Here's a proven method of culturing Infusoria for raising the fry of your egg layers. With this method, a one-gallon culture will support about one hundred young fish until they are past the Infusoria stage. There are ways to raise the fry of egg layers that require infusoria as their first food. One of the main reasons most of the newly hatched fish disappear is that, when Infusoria is fed, there is too much of the contaminated water in the tank, thus killing the fry.

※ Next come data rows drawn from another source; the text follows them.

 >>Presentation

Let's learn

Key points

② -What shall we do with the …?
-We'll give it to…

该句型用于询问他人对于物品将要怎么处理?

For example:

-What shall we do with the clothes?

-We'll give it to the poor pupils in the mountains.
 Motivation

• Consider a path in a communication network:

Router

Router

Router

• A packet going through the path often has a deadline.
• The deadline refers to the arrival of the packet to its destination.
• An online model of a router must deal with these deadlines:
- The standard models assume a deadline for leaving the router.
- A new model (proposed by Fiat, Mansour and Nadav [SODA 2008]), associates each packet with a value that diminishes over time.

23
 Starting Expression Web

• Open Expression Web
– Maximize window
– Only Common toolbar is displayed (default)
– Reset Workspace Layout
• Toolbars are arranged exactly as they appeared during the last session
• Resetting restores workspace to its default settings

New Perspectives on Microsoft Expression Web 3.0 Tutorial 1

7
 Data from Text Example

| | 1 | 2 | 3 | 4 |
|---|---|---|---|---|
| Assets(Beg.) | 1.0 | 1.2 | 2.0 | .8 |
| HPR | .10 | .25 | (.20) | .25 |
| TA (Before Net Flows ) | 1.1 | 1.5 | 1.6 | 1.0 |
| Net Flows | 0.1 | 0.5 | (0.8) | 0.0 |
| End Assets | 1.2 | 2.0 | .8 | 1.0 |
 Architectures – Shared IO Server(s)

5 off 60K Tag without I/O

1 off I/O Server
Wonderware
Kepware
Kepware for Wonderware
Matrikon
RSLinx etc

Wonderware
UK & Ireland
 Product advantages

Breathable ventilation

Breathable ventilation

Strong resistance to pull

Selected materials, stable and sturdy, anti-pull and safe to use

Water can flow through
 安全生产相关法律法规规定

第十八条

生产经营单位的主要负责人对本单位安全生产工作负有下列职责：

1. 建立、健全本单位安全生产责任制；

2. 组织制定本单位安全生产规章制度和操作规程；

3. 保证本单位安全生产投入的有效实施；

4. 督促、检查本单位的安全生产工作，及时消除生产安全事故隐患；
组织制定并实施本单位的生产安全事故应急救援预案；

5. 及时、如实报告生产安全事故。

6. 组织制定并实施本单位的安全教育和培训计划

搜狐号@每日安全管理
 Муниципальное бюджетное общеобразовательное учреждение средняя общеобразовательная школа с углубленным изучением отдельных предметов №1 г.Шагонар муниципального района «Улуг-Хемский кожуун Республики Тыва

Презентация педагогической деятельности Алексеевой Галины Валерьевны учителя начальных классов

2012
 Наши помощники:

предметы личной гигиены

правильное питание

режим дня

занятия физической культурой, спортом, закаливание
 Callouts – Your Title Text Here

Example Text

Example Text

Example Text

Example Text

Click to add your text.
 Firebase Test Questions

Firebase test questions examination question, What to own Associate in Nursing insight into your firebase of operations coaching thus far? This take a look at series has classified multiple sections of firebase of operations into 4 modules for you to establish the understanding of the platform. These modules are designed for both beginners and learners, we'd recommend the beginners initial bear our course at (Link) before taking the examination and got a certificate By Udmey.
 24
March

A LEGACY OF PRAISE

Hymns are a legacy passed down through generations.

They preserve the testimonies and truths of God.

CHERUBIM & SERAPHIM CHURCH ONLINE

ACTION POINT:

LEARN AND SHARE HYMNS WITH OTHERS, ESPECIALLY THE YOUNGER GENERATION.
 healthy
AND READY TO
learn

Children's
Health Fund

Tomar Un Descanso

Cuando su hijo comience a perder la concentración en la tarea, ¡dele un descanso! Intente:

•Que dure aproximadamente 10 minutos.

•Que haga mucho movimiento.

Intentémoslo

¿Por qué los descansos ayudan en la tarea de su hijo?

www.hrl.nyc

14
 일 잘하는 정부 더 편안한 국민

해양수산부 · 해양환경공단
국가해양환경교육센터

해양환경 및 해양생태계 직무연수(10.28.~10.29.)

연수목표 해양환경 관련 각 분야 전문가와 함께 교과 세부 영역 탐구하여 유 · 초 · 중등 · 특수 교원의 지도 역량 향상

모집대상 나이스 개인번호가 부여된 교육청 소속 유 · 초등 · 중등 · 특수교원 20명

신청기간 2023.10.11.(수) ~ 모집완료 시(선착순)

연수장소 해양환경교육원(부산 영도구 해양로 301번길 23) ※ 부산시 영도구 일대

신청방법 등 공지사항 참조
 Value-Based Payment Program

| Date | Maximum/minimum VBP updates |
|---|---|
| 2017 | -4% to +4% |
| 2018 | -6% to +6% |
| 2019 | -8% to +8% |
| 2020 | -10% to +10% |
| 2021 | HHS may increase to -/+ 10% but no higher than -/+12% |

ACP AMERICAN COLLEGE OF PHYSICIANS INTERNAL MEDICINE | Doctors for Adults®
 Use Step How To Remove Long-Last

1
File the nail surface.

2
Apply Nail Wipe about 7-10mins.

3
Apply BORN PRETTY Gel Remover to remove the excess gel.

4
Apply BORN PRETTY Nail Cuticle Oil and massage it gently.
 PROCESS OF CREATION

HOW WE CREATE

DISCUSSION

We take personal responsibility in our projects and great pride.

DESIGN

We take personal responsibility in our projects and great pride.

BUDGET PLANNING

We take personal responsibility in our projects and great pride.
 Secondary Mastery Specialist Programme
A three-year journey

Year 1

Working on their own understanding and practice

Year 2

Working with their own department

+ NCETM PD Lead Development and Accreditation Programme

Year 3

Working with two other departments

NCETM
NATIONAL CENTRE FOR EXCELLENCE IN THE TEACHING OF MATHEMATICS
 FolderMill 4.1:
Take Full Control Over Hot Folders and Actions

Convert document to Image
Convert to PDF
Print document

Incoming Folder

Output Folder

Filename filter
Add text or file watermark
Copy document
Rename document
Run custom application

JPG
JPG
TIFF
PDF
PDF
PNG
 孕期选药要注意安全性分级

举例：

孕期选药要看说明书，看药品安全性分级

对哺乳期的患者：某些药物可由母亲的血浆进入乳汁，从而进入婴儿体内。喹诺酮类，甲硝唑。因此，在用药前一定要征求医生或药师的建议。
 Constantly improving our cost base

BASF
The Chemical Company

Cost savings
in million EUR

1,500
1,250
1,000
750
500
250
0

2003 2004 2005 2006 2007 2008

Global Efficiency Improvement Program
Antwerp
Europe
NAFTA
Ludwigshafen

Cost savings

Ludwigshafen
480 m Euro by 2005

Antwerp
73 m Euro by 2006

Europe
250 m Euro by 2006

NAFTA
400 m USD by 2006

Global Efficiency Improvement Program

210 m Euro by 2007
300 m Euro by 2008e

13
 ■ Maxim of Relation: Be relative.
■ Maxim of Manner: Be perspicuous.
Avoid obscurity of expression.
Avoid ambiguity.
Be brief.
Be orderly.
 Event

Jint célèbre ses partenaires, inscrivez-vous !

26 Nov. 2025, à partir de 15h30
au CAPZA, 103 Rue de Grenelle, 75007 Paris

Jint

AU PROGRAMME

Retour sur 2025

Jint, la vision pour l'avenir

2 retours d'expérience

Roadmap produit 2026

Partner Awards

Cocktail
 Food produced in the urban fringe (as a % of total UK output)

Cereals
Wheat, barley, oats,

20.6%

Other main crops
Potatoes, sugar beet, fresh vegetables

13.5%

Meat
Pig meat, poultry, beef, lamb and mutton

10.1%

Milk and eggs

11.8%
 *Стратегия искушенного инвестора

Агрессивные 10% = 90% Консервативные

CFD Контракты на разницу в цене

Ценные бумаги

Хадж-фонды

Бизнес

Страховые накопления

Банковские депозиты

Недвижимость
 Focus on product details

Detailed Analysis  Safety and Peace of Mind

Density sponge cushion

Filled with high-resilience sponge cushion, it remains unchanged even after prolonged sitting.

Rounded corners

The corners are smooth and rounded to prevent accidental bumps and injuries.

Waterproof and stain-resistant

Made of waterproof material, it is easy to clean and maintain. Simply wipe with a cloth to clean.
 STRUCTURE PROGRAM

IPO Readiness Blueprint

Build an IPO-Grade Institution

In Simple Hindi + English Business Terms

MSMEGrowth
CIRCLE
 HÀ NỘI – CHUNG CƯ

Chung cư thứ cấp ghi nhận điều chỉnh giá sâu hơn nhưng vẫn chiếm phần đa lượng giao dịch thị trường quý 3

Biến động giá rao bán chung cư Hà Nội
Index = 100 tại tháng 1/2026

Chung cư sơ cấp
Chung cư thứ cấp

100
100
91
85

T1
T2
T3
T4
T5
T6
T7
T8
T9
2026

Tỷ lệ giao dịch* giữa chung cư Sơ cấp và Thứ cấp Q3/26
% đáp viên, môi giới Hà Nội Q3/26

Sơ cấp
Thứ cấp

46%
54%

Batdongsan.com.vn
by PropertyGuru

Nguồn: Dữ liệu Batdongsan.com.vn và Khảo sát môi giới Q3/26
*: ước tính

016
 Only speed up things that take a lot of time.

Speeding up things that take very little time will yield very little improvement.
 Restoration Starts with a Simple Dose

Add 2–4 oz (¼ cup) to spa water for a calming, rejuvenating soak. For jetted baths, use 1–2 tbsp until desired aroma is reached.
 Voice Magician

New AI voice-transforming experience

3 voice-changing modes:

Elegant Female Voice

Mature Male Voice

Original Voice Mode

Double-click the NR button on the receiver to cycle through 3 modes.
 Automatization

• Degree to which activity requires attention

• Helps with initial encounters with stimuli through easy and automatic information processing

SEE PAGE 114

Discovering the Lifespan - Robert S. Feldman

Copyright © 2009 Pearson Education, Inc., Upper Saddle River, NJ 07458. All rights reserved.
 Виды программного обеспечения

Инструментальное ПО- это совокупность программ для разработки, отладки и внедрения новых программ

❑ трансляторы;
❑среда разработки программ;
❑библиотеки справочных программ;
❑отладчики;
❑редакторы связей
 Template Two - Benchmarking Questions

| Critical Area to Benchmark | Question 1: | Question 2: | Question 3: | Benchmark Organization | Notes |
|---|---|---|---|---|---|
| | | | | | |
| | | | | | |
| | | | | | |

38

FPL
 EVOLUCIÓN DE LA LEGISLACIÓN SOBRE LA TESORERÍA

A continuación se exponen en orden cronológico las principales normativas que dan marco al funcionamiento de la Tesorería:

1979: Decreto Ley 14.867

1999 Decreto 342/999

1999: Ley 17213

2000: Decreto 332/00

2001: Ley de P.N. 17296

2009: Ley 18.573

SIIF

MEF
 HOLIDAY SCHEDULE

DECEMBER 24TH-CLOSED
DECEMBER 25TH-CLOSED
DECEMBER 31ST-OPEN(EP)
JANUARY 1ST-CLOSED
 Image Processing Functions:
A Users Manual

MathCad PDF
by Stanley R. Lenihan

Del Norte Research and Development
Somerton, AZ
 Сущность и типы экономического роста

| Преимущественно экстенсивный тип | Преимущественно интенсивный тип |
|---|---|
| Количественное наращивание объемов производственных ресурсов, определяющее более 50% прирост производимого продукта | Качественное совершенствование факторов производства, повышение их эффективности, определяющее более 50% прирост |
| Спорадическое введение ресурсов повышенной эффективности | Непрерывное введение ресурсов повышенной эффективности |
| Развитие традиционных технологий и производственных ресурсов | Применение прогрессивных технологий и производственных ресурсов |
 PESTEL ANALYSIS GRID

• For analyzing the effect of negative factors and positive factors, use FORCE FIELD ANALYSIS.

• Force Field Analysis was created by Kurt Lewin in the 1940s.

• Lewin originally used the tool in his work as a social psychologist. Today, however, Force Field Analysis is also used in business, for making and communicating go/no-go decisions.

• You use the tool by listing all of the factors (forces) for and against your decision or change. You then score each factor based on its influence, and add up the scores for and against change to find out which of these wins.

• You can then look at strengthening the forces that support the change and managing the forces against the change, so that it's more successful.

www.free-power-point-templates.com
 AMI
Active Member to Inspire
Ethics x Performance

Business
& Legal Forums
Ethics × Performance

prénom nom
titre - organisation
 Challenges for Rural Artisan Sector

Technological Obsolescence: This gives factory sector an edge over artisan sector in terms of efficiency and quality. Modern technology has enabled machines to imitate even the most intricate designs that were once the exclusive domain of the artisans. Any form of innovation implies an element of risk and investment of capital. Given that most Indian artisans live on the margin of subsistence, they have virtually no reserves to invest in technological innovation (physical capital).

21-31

The materials needed are at least two test tubes, a one gallon wide mouth jar, a quart jar to stand the tubes upright in after they are filled with Infusoria water, a syringe bulb with rigid plastic tubing inserted in the open end of the bulb, and some lettuce leaves. The water used is taken out of a tank that has aged water and fish in it. The method used is as follows:

Fill the one gallon jar with the water from the tank, and add 1/2 dozen lettuce leaves. In about 3 days, you will notice a scum forming in the jar. Next, take the syringe and suck the water and scum from the top of the jar, not going in deeper than 1/4". Now take a handkerchief, or bleached muslin, such as an old sheet, and strain the water taken from the jar of Infusoria through the handkerchief into a small jar or cup. This removes most of the scum particles. Fill the two test tubes with the strained water and stand them upright in the jar over night. The next morning you will notice that the Infusoria has risen to the top of the test tubes. Pour only about 1/2 inch of this into a tank that has fry in it and pour the rest back into the Infusoria jar. Do not put an airstone into the gallon jar as this would keep them swirling in the jar and they would not collect in the top in a mass as you want them to.

My theory is that the reason the Infusoria collect in the cultured jar, and also in the test tubes, is that they come up for oxygen. T his amount of Infusoria culture that you have in the jar will smell foul, but that does not harm your fish as you harvest almost pure Infusoria each morning and night until the fry are ready for Microworms or other food. A 1 gallon culture will support about 100 young fish until they are past the Infusoria stage.

Keep looking at the bellies of the fry to make sure that they are full at all times. A magnifying glass is very helpful in checking the young fry and also to see how much Infusoria is already in the tank with them.